Wonderful to hear from you, Mark – thanks for sharing with us.
So weird to find myself reaching out on a random blog, but there are literally zero other genderqueer male-assigned-at-birth folks in my community. So little, that it often makes my identity completely erased by even the most “open-minded feminists.” There are so many folks who have no problem using “they/their/them” pronouns for the genderqueer FAAABs in the community yet still continue to mispronoun me constantly. It’s as if there has become a set “look” for genderqueer folks which people can recognize and be comfortable with: young, white, thin, middle-class, “boyish” FAAB, yet all other folks are completely looked over. If any other genderqueer MAAB folks want to talk, you can email me at: genqueerDA[at]gmail[dot]com
Thanks for reaching out Sean! I hope others find their way to you. I know you are not the only one. I agree that genderqueer seems to have taken on a stereotype just like everything else. Once again, a label has been whittled down to fit a majority and anyone outside those confines doesn’t fit. I feel your frustration. Feel free to keep in touch!
I’m male and generaqueer I wear female clothing and makeup too its hard being rare
I identify as genderqueer male, but don’t mind whatever people want to call me… I’ve been called maam, sir, dude, queer, he/she/them, whatever, as long as it’s not meant to be derogatory.
I feel most comfortable with queer/lesbian women, and would like to identify as one. I usually dress and groom to look like a soft butch or edgy femme. I wear just enough makeup to soften my features, wear slim/skinny jeans and tight or women’s shirts. I have also started to tuck to conceal my male parts and appear more androgynous.
While I am mistaken for gay most of the time, it’s really my gender that’s more fluid than my sexuality. I think that is one of the biggest issues with being a genderqueer male, is that people automatically make assumptions about your sexuality… I am sexually queer, but mostly attracted to women, so assuming I am gay is incorrect.
Thank you for this post. For many years I have identified as a gay man but am starting to realize that I am less comfortable with this term and more comfortable with queer or gender-queer. I don’t think I am Trans in the way that I want to transition.

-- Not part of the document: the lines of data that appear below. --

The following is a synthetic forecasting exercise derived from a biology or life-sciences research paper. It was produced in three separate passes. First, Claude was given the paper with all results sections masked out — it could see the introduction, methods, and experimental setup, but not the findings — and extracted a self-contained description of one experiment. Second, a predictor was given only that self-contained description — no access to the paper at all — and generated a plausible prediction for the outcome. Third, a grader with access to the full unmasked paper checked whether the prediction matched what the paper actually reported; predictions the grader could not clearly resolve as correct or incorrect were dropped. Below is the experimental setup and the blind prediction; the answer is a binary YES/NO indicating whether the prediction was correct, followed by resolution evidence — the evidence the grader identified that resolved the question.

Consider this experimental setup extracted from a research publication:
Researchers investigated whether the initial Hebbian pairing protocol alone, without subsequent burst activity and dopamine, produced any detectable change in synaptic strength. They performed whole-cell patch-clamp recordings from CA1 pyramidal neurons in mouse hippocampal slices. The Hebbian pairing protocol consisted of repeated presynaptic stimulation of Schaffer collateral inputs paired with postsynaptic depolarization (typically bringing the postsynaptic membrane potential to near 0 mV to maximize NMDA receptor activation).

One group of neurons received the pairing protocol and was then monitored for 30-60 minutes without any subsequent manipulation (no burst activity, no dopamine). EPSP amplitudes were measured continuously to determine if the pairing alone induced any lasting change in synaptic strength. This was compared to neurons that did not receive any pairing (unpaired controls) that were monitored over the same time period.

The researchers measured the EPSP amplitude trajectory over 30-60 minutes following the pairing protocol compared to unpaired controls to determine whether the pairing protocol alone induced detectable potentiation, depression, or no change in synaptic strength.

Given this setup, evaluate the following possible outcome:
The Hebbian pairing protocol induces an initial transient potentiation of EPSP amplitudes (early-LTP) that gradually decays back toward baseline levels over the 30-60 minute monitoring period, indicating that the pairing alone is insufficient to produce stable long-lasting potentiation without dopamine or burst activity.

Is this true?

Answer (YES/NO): NO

I don’t want people to see me as a woman, but I don’t want them to see me as a man either. I want them to see me as ME. Something in-between both man and women, masculine and feminine.
I want to thank you for your acknowledgement that this is a hard place to be for a biological male. For the gay males that I know that are feminine we face a lot of bias within our own community as well as concerns about safety because of being perceived as being so feminine. Its not an easy road! Thanks for taking the time to think that through and acknowledge it here.